Kate Mayfield was raised in a Kentucky funeral home. Her memoir, The Undertaker’s Daughter, will be published by Gallery Books in January 2015. Here she writes about great (and spooky) graveyards that have characterized some of the finest novels in history. Visit xoxafterdark for more by Kate.
The Freshly Dug Grave
In The Adventures of Tom Sawyer by Mark Twain, two boys sneak out of bed and steal away into the midnight air in search of devils in the graveyard. What could possibly go wrong? Tom and Huck huddle behind a tree petrified as three men approach the mound of a fresh grave. Hidden from view, they watch in horror as men they recognize from town strike the grave with their shovels and begin digging up a corpse. When the job is done, one of the grave robbers demands extra payment. A fight ensues, a murder is committed, the weapon being a headstone no less, and the only witnesses to the crime flee in terror. All this in Twain’s inimitable voice.
The Victorian Graveyard that Still Exists
There is a London bus route that skirts the edge of the magnificent Highgate Cemetery where tombstones haphazardly protrude behind a black iron fence only hinting that the finest funerary architecture in the England lies within it. Since 1839 the famous and the unknown have been interred at Highgate and it is still open for burial. Full of Victorian Gothic tombs, mausoleums, gravestones, catacombs, chapels, home to the wildlife of a nature reserve and the remains of over 170,000 deceased, is it any wonder that an author should bestow Highgate Cemetery with the same importance as a character? In Her Fearful Symmetry, a set of American mirror twins are bequeathed an apartment in London that overlooks the cemetery. And so the story begins…
The White Tomb
“I knelt down by the tomb. I laid my hands, I laid my head on the broad white stone, and closed my weary eyes on the earth around, on the light above. I let her come back to me.”
Oh those Victorian authors who bind us to the pages through their intimacy with death! A much beloved novel by one of the kings of tension fiction, The Woman in White’s graveside scenes of veiled women and ghosts is an exquisite classic in every sense.
The Reluctant Gravedigger’s Home
Joyce Carol Oates’s novel of violence, reinvention, and the absence of personal history begins with a scorching visceral description of the life of a reluctant gravedigger. This is a gritty novel, the grains of which settle in the mind like the dirt of a grave – not easily washed away. The story soon moves away from the cemetery in a small town south of Niagara Falls where the Schwart family live in a cottage on the grounds, but not before tragedy occurs, perpetrated by Jacob Schwart, who was forced to seek his abhorred employment after he and his family fled the Nazis in 1936. The smell of the earth where the dead are buried, the mud that is caked in the creases of his trousers, the dirt that stains the skin under his nails, and the family’s polluted drinking water, evoke a memorable tableau.

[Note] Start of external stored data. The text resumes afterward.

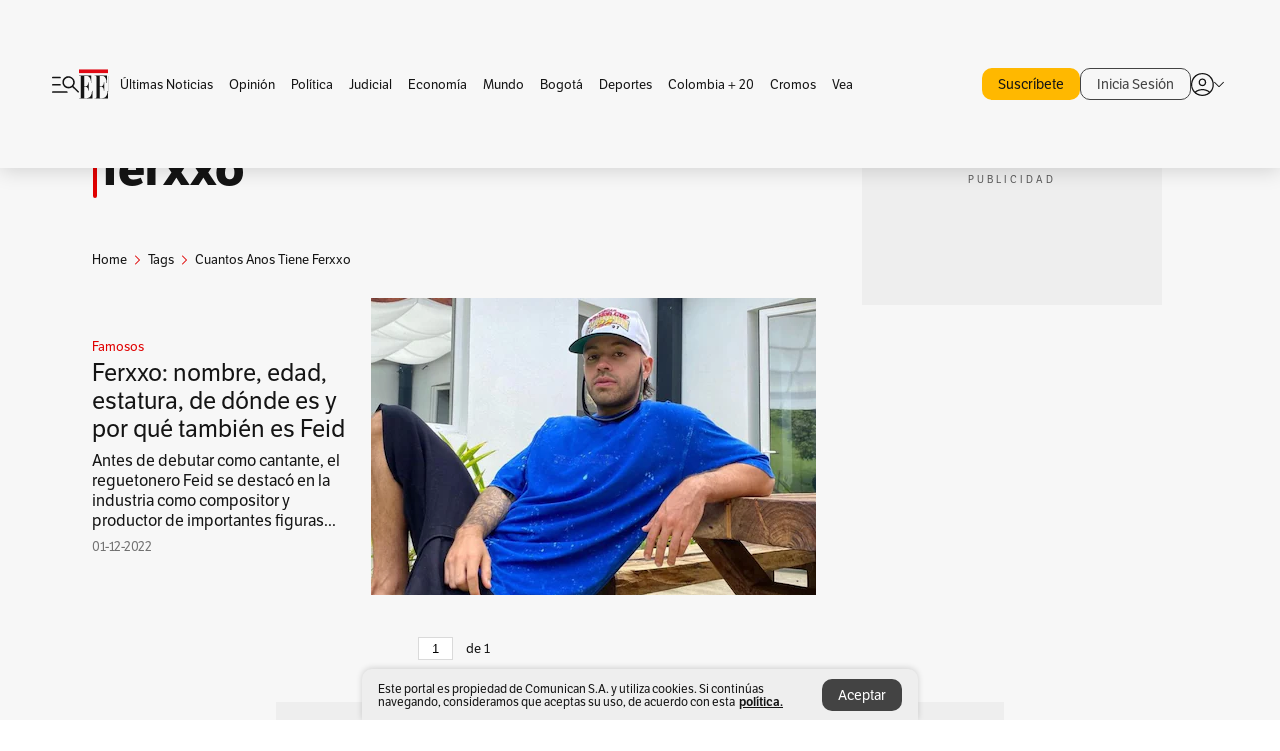

--- FILE ---
content_type: text/html; charset=utf-8
request_url: https://www.google.com/recaptcha/api2/aframe
body_size: 176
content:
<!DOCTYPE HTML><html><head><meta http-equiv="content-type" content="text/html; charset=UTF-8"></head><body><script nonce="_HKqwMCtK3zTINr8RCX1pw">/** Anti-fraud and anti-abuse applications only. See google.com/recaptcha */ try{var clients={'sodar':'https://pagead2.googlesyndication.com/pagead/sodar?'};window.addEventListener("message",function(a){try{if(a.source===window.parent){var b=JSON.parse(a.data);var c=clients[b['id']];if(c){var d=document.createElement('img');d.src=c+b['params']+'&rc='+(localStorage.getItem("rc::a")?sessionStorage.getItem("rc::b"):"");window.document.body.appendChild(d);sessionStorage.setItem("rc::e",parseInt(sessionStorage.getItem("rc::e")||0)+1);localStorage.setItem("rc::h",'1768580400015');}}}catch(b){}});window.parent.postMessage("_grecaptcha_ready", "*");}catch(b){}</script></body></html>

--- FILE ---
content_type: application/javascript; charset=utf-8
request_url: https://fundingchoicesmessages.google.com/f/AGSKWxXNNTckfKKKZlCOlQJgRggb-NfWqxvAPTZfXcTvCZrCApwFIEhh_ODhJHVMPcpvylOco7UQM_mjjphxO8Lw0s70dwqbgJ9nH0I-XwGuP8Z75as_2PLhQk-p_0zYRsOntEMHN-jhtkX7V8KsK7jKW_UW1PabMtjTYUcB4kc6sOZD8iXGgj5ojUAKRqAv/_/responsive_dfp_?adclass=/landingads?/ad_300250..org/adgallery1
body_size: -1290
content:
window['289ad104-f0ef-45fe-9e96-88428dcce8b5'] = true;

--- FILE ---
content_type: text/javascript;charset=utf-8
request_url: https://p1cluster.cxense.com/p1.js
body_size: 100
content:
cX.library.onP1('2tw1489rwxtjv2b31jea1dymal');


--- FILE ---
content_type: text/javascript;charset=utf-8
request_url: https://id.cxense.com/public/user/id?json=%7B%22identities%22%3A%5B%7B%22type%22%3A%22ckp%22%2C%22id%22%3A%22mkh33nvz352gf7ck%22%7D%2C%7B%22type%22%3A%22lst%22%2C%22id%22%3A%222tw1489rwxtjv2b31jea1dymal%22%7D%2C%7B%22type%22%3A%22cst%22%2C%22id%22%3A%222tw1489rwxtjv2b31jea1dymal%22%7D%5D%7D&callback=cXJsonpCB2
body_size: 206
content:
/**/
cXJsonpCB2({"httpStatus":200,"response":{"userId":"cx:b4bleezmepru3ppkxd1ob2wpn:2lpdzokrkt0ki","newUser":false}})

The Graveyard that Made Scrooge Cry
I tussled with the images of several graveyards in Charles Dickens’ stories to choose which to include here. Losing by only a narrow margin was the opening of Great Expectations wherein seven-year-old orphaned Pip stands a solitary figure in a cemetery. Get out your handkerchiefs. However, it was A Christmas Carol and its Ghost of Christmas Yet to Come with the dread and terror it visited upon our thoroughly wrung out Ebenezer Scrooge that won. Only when the ghost leads a desperate Scrooge to the graveyard and points its skeletal finger to the tombstone that bears Scrooge’s name, does the hand of redemption finally and wholly compel the man to change his ways.